課題の詳細
『モモノパノラマ』を論じた引用文を読んで、次の問いに答えてください。
(a) 近年のマームとジプシーが向けてひた走って来たのは、今夏上演されたどの作品の「絶望の海」か。
(b) 「コドモシリーズ(北の湘南サーガ)」は、藤田貴大の出身地であるどこを架空の世界として描いてきたか。
(c) 『モモノパノラマ』はおそらくどのような動機から出発していると述べられているか。

近年のマームとジプシーは、今夏上演された『cocoon』の絶望の海に向けてひた走って来たとも言えて、それはどうしてもある「重さ」を引き受けざるをえない旅だった。その旅をひとまず終えて、さて、ではこれからどこに向かおうか?、と原点に立ち戻ったのがこの新作『モモノパノラマ』だと思う。変な言い方になるけど、「憑きものが落ちた」ようにも感じた。そのせいか、近年のマームが持っていた「圧」や「過剰さ」は鳴りを潜め、その代わりに、かつてない景色がひろがろうとしている……。

単に美しいだけではない。スタンド・バイ・ミー的な傷つきやすさを抱えた、小さな町の残酷な物語。それだけなら、藤田貴大の出身地・北海道伊達市を架空の世界として描いてきたいわゆる「コドモシリーズ(北の湘南サーガ)」と同じである。実際『モモノパノラマ』にはそれらの地名やエピソードが登場し、過去作品との連続性も感じられる。しかしかつてのその作品群が、フラグメント化された小世界に閉じ込められた感情を(執拗なリフレインで)描いてきたとすれば、『モモノパノラマ』のコドモたちは、そうしたフラグメントを軽やかに跳び越えていく。それはきっと、猫の「モモ」が世界を繋いでいるからこそ可能なのだろう。


この作品はおそらく、飼い猫の死という、作家自身の極めて私的な動機から出発しており、私的な想いを込めた弔いの儀式であるようにも見える。だけどその弔いは、作家個人のセンチメンタリズムに留まることなく、観る者それぞれの心の中に様々な物語を呼び起こすような、大きな景色(パノラマ)を召喚していく。わたしは観ていて、自分にとっての「モモ」はなんだろう?、と考えた(答えはまだ出ていない)。

町と人間との繋がりは、もろい。「絆」や「アイデンティティ」という言葉でごまかすことはできない。たとえ愛する町や家があったとしても、そこに帰るには理由が必要で、それは案外簡単に失われてしまうものだ。それでいい、とも言い切れない。そこにはいくぶんかの強がりが含まれている。だけどそのもろさのいっぽうで、切っても切れないものがあるのも事実だ。記憶は簡単には消えない。もしかすると「モモ」はそうした繋がりを司り、回復してくれるような存在なのかもしれない。

データセット内容
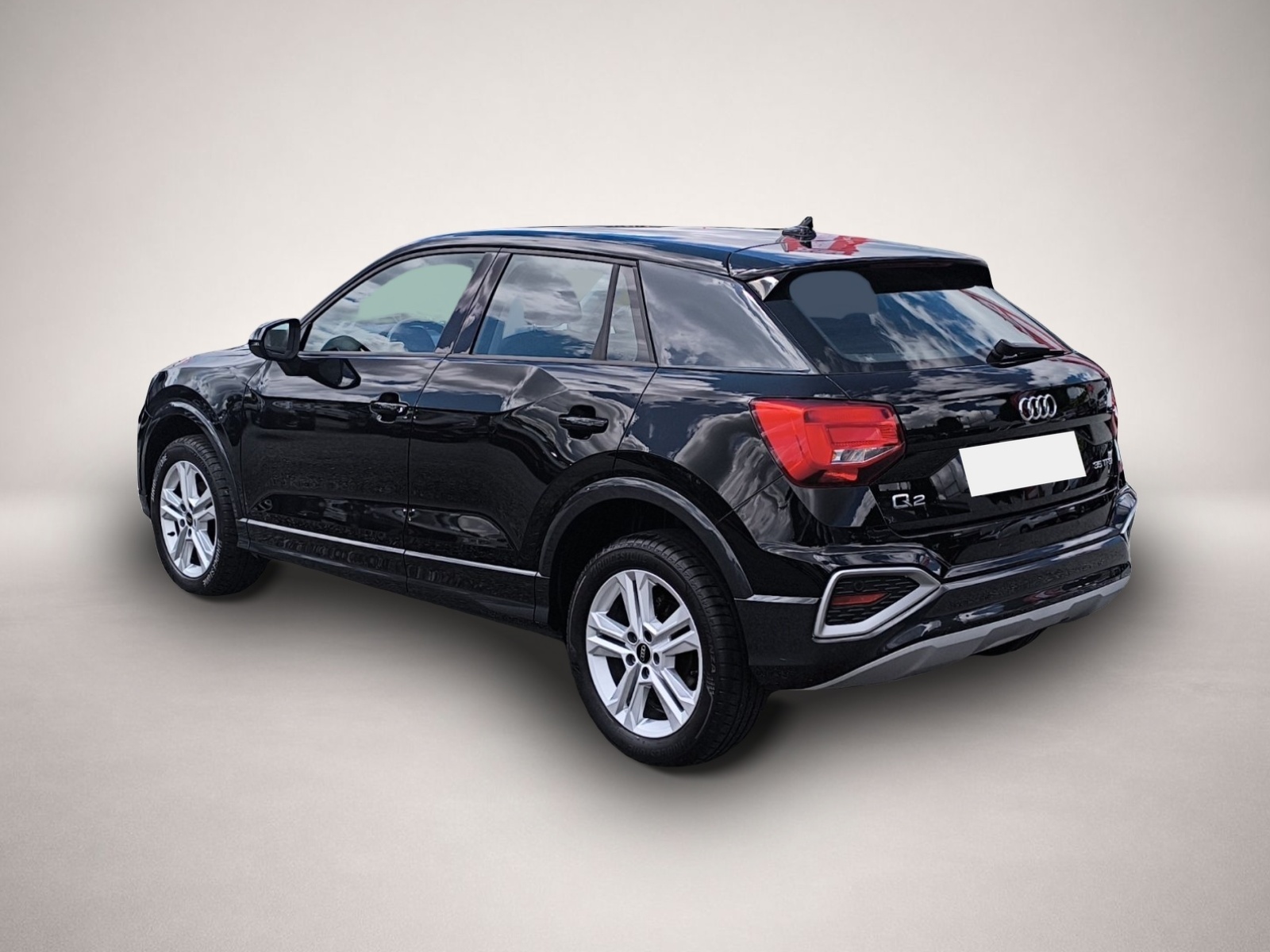 Bild 5 Audi Q2 35 TFSI advanced PDC RFK SHZ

課題の解答
(a) 『cocoon』
(b) 北海道伊達市
(c) 飼い猫の死という、作家自身の極めて私的な動機